▼

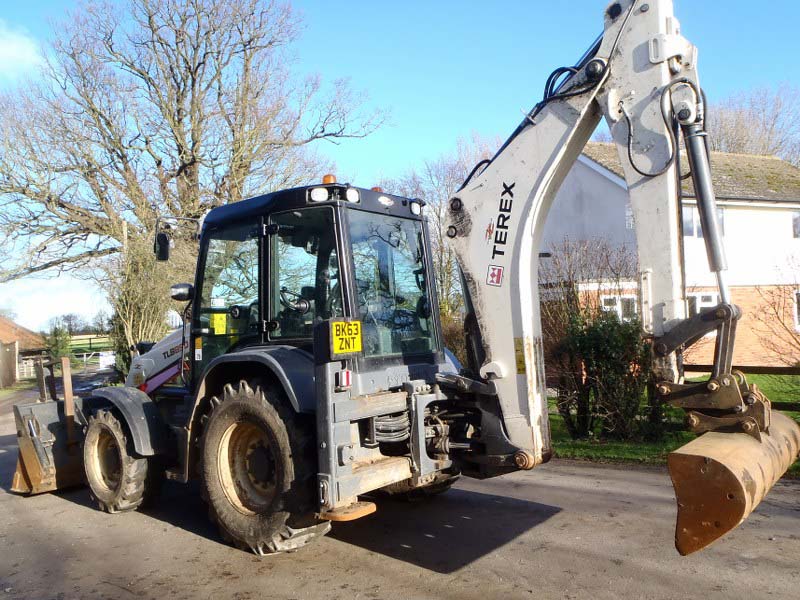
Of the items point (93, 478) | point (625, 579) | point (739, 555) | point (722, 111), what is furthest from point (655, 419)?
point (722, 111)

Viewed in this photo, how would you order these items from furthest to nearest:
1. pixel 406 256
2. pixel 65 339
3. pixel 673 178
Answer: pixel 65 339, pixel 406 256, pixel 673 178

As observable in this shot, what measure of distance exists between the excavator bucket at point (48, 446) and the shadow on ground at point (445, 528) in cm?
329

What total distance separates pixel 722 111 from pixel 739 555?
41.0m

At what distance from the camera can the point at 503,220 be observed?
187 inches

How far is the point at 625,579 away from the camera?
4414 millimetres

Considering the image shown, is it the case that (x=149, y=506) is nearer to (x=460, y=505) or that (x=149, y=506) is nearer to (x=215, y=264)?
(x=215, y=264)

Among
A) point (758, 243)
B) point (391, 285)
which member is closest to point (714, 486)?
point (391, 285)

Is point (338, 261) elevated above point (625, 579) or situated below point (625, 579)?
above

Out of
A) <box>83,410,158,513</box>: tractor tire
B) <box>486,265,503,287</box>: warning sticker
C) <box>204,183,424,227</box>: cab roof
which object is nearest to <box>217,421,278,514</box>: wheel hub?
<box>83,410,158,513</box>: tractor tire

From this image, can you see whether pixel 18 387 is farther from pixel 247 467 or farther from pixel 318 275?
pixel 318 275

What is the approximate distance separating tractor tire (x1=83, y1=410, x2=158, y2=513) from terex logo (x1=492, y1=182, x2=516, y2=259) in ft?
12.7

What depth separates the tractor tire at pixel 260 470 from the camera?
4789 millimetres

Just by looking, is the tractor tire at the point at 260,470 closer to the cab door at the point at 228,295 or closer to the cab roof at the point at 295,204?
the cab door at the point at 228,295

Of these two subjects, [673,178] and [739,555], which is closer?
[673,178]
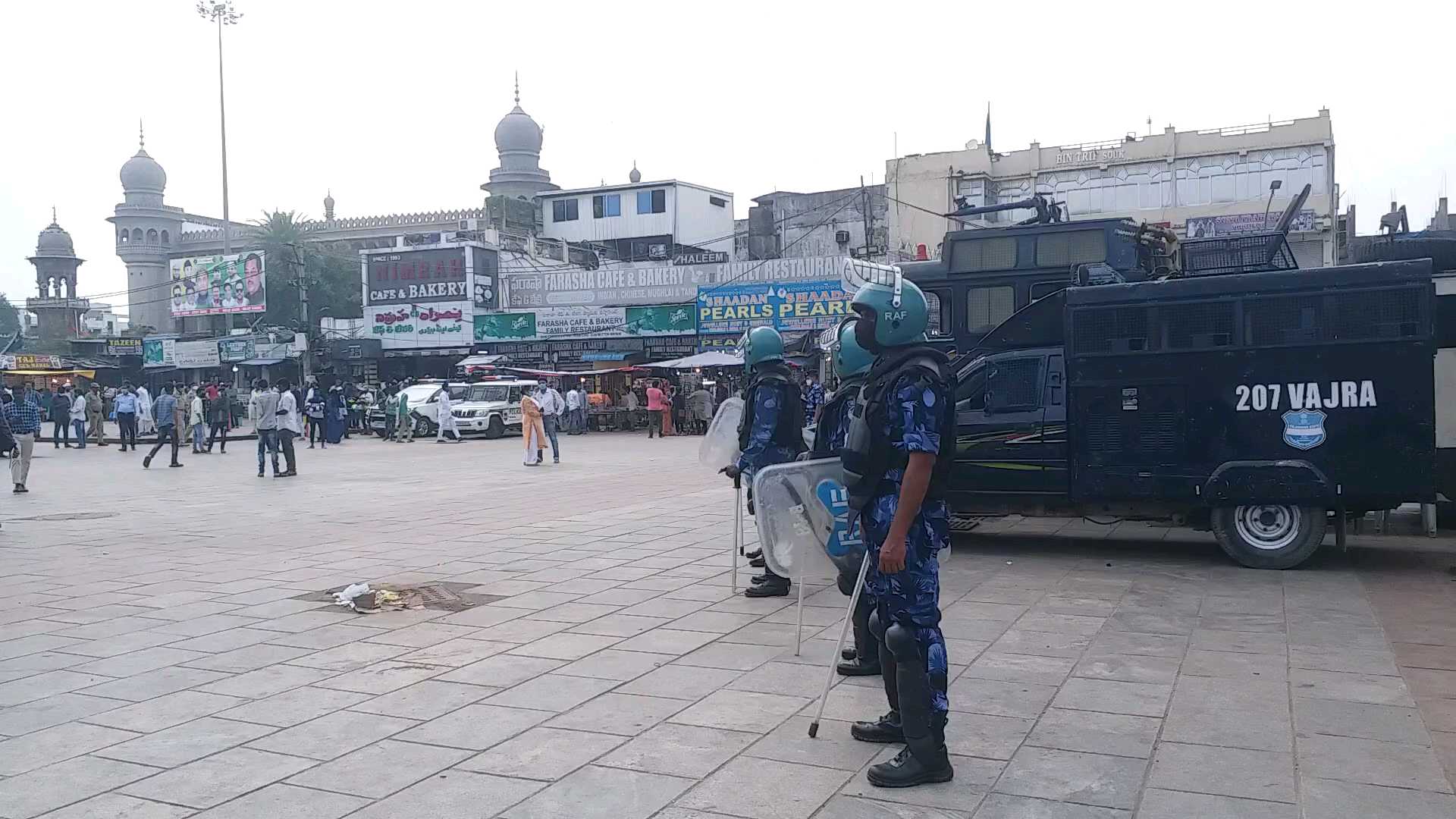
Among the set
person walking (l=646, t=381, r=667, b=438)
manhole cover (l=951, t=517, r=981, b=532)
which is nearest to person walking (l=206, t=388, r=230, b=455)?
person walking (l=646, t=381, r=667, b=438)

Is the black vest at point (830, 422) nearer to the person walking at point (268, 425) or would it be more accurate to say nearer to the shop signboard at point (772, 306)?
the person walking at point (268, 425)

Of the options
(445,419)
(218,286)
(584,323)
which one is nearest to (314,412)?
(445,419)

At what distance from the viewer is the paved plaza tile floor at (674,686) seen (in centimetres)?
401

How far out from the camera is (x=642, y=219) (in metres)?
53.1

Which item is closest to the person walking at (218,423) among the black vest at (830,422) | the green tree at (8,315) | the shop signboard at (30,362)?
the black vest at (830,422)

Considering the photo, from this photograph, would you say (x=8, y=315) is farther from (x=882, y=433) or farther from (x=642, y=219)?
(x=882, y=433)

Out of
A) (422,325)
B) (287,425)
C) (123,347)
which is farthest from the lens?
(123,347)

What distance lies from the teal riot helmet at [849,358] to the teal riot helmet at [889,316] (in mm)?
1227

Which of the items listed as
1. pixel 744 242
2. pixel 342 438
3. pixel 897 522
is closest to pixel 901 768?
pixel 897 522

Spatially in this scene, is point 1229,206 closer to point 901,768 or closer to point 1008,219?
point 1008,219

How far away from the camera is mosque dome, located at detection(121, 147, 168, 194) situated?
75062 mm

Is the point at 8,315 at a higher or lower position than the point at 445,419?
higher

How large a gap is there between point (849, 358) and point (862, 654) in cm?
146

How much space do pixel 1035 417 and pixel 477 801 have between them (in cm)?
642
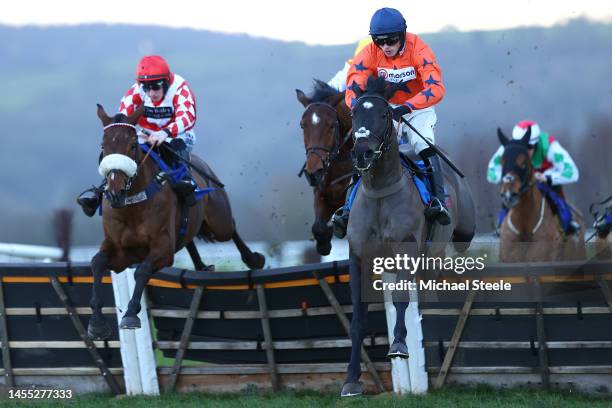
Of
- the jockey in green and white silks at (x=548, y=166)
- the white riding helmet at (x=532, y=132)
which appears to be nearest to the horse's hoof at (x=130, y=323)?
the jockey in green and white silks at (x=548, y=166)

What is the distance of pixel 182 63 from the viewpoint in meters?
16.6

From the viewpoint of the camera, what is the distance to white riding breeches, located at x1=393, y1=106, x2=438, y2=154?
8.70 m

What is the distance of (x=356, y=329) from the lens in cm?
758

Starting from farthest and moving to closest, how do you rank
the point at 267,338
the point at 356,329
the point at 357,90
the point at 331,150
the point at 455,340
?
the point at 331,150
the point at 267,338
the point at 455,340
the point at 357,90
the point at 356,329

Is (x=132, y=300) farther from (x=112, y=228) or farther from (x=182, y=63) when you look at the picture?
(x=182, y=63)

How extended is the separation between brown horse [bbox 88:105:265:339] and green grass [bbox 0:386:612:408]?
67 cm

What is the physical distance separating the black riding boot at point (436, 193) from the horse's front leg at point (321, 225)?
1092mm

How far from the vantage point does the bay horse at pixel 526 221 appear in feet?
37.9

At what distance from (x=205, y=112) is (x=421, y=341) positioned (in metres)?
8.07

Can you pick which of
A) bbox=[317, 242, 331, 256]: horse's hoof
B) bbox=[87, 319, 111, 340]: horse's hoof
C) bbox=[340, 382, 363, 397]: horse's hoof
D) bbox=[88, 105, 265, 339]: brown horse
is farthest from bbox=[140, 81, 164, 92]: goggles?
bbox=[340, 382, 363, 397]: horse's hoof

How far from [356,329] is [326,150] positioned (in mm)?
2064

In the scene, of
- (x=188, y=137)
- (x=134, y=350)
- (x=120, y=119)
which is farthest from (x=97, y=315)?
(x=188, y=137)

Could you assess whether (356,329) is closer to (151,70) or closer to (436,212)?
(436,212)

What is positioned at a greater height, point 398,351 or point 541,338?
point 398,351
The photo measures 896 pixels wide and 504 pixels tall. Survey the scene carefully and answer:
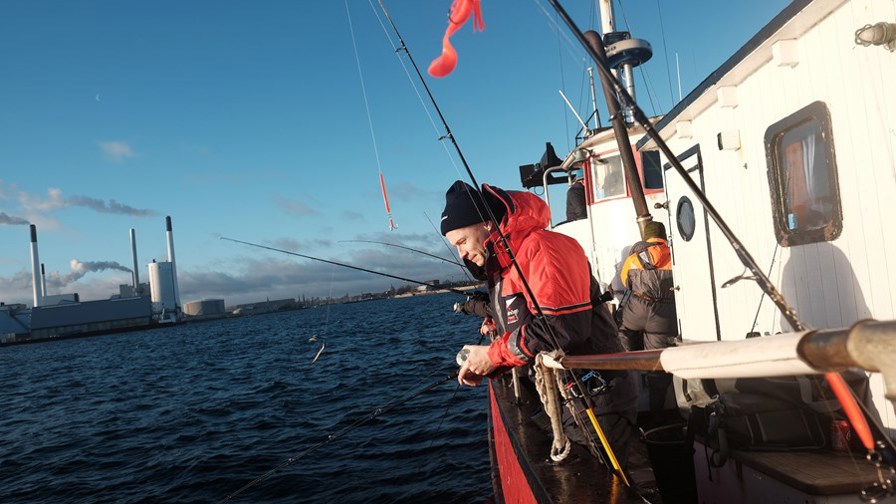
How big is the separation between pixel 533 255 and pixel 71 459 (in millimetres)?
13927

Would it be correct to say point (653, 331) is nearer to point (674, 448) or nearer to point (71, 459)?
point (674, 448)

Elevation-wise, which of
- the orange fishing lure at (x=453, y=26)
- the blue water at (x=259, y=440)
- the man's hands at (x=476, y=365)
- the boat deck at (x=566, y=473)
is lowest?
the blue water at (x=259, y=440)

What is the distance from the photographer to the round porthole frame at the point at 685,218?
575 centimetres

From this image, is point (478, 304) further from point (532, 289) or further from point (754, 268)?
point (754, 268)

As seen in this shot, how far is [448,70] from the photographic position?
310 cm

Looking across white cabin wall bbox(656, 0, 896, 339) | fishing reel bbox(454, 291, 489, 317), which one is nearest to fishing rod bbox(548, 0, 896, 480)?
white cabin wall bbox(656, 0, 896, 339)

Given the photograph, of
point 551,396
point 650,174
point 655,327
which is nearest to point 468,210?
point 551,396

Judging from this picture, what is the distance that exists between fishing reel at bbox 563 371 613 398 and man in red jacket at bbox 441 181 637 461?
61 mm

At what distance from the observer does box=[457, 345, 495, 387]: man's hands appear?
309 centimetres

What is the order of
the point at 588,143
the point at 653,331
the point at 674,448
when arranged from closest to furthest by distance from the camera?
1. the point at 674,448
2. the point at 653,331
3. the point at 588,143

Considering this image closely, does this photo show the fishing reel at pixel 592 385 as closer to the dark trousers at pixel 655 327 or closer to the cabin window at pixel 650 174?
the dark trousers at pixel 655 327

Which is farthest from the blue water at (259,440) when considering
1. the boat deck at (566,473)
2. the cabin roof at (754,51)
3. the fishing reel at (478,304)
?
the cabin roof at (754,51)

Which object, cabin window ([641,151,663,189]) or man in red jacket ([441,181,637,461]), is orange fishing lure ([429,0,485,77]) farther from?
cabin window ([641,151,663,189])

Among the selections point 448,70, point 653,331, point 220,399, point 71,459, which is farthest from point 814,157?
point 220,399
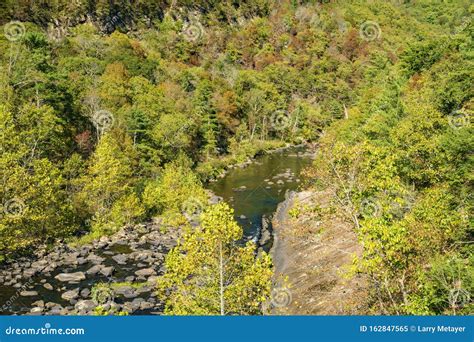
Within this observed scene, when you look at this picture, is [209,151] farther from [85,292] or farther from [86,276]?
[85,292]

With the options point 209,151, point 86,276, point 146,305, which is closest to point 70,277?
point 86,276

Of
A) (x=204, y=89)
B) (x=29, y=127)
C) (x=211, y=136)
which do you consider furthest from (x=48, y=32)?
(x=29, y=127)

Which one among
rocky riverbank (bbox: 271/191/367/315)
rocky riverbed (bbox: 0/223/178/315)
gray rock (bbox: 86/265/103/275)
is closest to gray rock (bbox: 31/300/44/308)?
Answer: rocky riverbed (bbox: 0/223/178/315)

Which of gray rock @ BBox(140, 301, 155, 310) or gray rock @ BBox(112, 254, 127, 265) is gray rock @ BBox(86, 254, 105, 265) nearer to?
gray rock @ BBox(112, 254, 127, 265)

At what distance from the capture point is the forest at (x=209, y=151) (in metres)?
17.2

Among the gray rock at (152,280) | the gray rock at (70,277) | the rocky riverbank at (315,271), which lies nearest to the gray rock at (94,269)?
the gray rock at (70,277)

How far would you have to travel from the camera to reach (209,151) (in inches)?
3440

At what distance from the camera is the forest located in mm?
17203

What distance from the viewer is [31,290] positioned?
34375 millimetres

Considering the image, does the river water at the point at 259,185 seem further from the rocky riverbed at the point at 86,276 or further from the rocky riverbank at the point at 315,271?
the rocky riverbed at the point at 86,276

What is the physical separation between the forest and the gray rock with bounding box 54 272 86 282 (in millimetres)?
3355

▲

Quote exactly the line containing "How far would" and every later line through the end of the listing, and no other lines.

• _Task answer_
How far would you have to travel from the camera to reach (209,151) (in inches)?
3440

At what distance from the camera is the forest located in mm?
17203

What distance from the viewer is [31,290] positioned?
34375 millimetres

Considering the image, does the river water at the point at 259,185 seem further from the rocky riverbed at the point at 86,276 or further from the rocky riverbank at the point at 315,271?
the rocky riverbed at the point at 86,276

What is the physical separation between the forest and the gray rock with bounding box 54 272 86 282 (in millimetres)?
3355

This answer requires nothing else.